Thursday, October 18, 2012

In the big picture, Barack Obama, Mitt Romney still fall short



Tom Friedman, who consistently analyzes the global economy in a way that few journalists can, wrote a pre-debate column the other day and explained how he scores the presidential debates. In retrospect, Friedman’s column provides clarity.

The writer explained that his system of judging debates is “not based on zingers or extra points for energizing the base,” but rather on which candidate provides the nation with “an honest diagnosis of where we are and how we get out of this mess. Up to now, neither candidate has been willing to do that.”

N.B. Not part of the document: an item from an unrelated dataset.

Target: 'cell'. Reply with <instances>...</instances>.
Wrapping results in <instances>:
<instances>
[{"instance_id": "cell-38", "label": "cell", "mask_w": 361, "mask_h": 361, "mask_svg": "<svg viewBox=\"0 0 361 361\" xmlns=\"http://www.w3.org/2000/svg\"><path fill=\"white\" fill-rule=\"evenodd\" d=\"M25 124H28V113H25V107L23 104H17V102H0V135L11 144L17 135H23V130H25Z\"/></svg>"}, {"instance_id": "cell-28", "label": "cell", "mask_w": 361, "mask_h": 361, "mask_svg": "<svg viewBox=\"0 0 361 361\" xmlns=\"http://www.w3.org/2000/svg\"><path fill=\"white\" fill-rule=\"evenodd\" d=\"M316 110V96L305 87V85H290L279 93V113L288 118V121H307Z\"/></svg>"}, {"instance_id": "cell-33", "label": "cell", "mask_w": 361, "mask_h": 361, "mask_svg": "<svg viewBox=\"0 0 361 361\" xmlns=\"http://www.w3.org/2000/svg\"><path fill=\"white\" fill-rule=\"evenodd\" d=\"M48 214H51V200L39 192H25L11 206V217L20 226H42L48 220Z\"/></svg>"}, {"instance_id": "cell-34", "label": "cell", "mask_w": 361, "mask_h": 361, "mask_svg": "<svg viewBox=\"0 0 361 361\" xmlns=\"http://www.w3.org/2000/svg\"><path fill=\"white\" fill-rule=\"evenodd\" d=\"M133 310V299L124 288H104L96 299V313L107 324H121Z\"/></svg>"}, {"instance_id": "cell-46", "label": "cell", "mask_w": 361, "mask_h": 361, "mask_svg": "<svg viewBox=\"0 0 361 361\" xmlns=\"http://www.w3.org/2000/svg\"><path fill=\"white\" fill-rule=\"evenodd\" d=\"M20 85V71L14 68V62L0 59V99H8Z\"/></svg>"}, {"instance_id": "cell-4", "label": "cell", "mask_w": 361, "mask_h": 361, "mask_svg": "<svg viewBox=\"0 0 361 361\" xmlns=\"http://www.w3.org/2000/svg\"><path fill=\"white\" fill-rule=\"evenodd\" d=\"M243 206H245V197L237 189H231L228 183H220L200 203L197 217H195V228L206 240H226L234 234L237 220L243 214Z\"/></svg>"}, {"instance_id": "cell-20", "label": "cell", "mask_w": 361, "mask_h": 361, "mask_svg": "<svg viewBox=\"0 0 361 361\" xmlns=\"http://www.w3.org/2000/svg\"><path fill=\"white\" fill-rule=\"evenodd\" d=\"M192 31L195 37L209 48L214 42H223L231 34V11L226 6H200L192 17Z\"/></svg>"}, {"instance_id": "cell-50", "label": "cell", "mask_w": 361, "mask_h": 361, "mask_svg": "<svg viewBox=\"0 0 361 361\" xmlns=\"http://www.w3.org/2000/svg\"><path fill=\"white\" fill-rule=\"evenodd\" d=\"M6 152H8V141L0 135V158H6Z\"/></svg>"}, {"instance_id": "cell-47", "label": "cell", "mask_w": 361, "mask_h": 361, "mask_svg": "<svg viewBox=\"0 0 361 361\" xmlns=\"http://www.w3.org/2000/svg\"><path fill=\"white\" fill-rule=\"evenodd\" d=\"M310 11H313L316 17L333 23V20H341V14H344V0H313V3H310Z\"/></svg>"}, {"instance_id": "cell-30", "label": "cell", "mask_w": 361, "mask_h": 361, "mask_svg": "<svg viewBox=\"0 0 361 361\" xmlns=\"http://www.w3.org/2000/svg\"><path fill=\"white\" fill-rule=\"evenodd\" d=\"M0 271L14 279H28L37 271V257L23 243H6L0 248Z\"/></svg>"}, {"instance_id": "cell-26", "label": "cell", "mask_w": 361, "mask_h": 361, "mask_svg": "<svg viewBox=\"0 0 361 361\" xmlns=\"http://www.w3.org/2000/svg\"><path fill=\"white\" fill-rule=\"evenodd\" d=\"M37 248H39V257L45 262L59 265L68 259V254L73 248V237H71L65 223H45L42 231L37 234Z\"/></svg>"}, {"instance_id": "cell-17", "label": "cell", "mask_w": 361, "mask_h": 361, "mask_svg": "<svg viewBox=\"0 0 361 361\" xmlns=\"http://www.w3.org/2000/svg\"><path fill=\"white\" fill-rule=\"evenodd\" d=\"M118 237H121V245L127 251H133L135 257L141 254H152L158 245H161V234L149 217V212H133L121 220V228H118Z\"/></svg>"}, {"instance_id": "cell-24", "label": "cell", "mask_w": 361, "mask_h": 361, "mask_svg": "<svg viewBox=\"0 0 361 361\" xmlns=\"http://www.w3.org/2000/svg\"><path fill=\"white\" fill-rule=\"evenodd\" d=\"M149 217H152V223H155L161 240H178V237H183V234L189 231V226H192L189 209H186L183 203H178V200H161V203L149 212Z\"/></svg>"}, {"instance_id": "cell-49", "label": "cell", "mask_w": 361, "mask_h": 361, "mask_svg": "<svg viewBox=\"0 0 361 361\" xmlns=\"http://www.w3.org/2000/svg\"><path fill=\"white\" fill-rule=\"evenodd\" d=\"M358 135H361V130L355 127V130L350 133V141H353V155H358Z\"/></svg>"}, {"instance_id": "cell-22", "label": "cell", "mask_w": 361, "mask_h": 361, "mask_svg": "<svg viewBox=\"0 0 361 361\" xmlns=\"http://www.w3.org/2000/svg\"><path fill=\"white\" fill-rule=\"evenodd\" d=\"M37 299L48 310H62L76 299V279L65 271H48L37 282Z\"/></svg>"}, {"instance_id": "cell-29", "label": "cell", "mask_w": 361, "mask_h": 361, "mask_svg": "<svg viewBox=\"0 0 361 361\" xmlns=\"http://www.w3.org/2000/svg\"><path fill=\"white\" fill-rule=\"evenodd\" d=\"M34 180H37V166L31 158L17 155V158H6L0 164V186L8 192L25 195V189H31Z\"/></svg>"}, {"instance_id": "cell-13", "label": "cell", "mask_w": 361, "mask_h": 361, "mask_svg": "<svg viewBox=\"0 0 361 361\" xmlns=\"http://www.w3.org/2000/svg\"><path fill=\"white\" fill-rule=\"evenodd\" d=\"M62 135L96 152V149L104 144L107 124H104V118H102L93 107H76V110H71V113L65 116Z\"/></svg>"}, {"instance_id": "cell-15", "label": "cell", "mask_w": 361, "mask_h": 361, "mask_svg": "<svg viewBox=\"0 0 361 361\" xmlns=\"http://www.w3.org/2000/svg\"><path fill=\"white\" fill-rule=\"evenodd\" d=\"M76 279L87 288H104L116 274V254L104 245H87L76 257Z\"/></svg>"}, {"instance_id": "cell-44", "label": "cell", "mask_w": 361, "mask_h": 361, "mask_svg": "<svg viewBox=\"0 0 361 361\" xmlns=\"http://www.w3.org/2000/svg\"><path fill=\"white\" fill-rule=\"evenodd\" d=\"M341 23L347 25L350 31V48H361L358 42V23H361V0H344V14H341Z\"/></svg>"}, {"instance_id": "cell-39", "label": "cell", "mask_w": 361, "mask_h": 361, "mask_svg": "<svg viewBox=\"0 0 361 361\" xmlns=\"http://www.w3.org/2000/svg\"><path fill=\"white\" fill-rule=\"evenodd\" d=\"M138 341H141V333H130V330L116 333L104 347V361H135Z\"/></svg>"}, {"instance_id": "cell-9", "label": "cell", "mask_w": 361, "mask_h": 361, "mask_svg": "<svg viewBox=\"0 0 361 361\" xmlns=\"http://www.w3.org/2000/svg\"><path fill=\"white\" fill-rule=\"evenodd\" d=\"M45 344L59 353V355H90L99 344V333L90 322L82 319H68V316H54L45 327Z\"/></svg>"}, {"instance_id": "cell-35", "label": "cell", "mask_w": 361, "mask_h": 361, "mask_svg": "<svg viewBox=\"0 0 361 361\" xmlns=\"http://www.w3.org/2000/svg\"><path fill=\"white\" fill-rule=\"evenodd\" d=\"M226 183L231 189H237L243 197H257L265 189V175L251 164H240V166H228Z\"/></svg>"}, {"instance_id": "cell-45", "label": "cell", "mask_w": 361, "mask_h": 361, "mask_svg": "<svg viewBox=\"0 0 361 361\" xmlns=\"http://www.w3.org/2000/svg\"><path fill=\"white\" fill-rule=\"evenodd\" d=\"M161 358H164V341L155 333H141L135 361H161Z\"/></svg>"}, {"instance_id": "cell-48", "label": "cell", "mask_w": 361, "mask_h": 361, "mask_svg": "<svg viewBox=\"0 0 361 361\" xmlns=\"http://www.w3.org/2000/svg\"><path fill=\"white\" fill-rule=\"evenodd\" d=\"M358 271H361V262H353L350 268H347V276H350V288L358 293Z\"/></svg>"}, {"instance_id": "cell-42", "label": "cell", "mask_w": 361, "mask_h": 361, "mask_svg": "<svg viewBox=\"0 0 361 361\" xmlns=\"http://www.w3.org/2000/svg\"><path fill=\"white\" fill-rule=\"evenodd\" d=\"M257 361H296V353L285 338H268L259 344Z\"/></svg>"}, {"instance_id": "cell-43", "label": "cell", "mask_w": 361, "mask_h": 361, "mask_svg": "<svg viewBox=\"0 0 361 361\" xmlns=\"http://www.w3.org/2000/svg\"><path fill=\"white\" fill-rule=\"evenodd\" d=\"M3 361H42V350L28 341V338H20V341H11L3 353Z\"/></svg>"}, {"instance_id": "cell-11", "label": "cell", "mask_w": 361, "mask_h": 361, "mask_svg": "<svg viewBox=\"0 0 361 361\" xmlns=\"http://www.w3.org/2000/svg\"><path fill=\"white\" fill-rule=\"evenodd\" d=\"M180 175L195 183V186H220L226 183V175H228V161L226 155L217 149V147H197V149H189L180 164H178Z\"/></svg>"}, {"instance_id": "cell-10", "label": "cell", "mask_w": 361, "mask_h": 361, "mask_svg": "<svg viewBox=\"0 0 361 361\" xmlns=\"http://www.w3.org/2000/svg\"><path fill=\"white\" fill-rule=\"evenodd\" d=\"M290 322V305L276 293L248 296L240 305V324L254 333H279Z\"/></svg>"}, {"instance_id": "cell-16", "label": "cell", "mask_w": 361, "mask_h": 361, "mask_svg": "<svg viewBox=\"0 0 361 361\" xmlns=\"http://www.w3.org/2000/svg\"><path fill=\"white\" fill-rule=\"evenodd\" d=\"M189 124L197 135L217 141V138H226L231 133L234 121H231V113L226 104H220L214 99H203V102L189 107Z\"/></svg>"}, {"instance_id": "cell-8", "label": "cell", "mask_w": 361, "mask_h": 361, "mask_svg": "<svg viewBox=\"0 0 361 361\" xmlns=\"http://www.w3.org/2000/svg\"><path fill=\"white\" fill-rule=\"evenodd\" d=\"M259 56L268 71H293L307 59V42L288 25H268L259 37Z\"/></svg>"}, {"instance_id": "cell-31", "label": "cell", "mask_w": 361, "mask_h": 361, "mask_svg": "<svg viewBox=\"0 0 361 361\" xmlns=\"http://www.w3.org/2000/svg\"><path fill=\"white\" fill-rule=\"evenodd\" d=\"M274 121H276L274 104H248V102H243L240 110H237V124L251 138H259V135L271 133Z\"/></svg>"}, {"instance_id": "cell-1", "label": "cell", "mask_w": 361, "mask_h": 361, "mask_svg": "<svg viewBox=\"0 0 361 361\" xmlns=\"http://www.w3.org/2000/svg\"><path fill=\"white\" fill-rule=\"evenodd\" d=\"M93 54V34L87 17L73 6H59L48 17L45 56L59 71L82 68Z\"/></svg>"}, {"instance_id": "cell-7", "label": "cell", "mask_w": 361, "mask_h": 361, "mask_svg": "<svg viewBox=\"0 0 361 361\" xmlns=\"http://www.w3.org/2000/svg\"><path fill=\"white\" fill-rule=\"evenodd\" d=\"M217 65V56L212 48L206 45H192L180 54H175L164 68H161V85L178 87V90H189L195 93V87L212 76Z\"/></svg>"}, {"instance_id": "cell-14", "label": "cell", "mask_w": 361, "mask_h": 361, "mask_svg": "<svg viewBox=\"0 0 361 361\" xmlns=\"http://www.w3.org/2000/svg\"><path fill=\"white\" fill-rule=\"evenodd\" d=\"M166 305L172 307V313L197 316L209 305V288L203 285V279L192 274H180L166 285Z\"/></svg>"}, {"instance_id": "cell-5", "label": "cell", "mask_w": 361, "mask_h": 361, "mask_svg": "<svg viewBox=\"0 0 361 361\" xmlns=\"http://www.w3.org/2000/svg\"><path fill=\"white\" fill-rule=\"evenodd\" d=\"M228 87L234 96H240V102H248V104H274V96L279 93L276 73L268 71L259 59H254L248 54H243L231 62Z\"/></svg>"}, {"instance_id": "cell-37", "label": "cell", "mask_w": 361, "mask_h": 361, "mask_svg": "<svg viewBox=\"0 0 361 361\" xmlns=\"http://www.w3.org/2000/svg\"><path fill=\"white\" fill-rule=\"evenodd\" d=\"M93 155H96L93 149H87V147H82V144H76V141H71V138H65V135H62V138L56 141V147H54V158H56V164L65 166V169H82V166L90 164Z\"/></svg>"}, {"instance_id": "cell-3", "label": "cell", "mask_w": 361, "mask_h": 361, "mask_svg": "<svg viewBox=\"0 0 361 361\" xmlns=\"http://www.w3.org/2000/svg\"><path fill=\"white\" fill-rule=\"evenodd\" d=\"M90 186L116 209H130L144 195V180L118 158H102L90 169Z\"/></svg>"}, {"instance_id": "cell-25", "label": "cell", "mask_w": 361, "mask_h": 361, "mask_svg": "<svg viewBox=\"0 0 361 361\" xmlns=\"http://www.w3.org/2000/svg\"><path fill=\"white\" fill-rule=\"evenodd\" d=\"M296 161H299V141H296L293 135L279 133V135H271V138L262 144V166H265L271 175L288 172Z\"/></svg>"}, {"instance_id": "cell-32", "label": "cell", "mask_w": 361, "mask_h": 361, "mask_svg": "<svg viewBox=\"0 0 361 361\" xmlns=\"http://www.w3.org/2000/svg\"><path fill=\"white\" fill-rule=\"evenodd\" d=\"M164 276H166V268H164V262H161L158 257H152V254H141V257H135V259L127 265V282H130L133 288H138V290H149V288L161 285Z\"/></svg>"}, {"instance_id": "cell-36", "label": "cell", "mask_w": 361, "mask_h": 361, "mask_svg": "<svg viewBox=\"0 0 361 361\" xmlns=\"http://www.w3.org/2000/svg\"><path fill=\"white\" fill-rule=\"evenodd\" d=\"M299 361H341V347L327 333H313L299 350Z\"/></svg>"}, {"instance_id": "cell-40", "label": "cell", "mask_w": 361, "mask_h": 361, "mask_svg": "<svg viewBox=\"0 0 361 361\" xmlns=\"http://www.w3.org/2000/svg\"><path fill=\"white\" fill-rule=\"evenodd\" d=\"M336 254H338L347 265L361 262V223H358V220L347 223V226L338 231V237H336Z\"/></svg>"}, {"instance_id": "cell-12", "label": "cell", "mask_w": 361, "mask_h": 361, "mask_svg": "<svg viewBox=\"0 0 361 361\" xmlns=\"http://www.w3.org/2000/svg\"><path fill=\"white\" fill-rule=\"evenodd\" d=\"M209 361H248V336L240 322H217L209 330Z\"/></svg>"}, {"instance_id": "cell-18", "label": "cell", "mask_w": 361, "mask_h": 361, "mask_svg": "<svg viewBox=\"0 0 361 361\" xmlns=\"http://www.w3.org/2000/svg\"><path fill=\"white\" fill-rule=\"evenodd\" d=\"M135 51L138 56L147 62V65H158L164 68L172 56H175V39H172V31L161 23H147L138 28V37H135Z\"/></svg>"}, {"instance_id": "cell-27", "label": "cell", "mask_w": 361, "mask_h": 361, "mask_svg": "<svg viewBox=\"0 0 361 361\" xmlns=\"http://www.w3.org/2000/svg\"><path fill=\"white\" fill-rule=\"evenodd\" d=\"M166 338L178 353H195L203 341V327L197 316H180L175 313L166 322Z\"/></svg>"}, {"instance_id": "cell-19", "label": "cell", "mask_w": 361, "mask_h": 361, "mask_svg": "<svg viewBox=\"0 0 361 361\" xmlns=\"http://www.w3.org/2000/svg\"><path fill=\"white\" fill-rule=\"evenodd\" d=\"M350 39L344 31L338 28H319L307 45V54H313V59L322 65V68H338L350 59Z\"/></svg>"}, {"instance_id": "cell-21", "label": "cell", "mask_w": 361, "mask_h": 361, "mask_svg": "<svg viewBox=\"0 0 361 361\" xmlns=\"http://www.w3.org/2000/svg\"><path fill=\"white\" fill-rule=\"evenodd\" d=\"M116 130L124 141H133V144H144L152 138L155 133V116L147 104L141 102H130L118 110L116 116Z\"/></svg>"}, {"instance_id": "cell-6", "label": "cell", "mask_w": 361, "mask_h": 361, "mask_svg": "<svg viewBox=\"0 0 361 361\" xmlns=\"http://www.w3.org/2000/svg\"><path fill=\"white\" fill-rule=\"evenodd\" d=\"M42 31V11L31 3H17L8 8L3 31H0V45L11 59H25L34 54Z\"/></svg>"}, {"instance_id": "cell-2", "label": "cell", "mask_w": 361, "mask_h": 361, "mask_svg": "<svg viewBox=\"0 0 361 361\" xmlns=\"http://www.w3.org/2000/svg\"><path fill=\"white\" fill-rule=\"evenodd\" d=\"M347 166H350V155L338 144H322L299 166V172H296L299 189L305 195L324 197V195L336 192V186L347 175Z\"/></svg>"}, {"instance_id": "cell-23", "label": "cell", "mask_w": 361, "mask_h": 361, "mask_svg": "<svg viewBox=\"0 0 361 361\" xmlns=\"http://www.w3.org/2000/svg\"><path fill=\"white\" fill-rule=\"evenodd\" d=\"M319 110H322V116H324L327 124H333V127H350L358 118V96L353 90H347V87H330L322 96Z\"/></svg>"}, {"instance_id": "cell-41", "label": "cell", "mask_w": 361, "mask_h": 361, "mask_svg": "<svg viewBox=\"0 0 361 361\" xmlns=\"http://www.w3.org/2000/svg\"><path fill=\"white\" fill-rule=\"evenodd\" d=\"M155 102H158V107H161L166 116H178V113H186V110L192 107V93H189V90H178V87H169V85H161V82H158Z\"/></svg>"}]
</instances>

Here’s Friedman’s top two issues that Mitt Romney and Barack Obama have yet to address:

“… First, I’ll be looking for that honest diagnosis. We are where we are today, in part, because the merger of globalization and information technology has transformed how goods and services are bought and sold, made and designed. This merger makes old jobs obsolete faster and spins off new jobs faster, but all the good new jobs require higher skills. As a country, notes Lawrence Katz, the Harvard University labor economist, we have historically ensured that our work force kept up with new technology by steadily expanding public education -- first universal primary education and then universal secondary education. But since the 1980s, says Katz, when we needed to move to some form of universal post-secondary education to keep pace with globalization and I.T., we didn’t. Instead, he points out, ‘our high school graduation rates stopped improving and our growth in college graduates slowed substantially -- far below what we need for rapid growth and shared prosperity.’”

“… Second, listen for a plan that rises to the true scale of that challenge, one that proposes job-creating infrastructure investments tied with a program to stimulate more start-ups (which have slowed) tied with a credible deficit-reduction plan — that would be phased in as the economy recovers — tied with a plan to get more Americans post-secondary education.”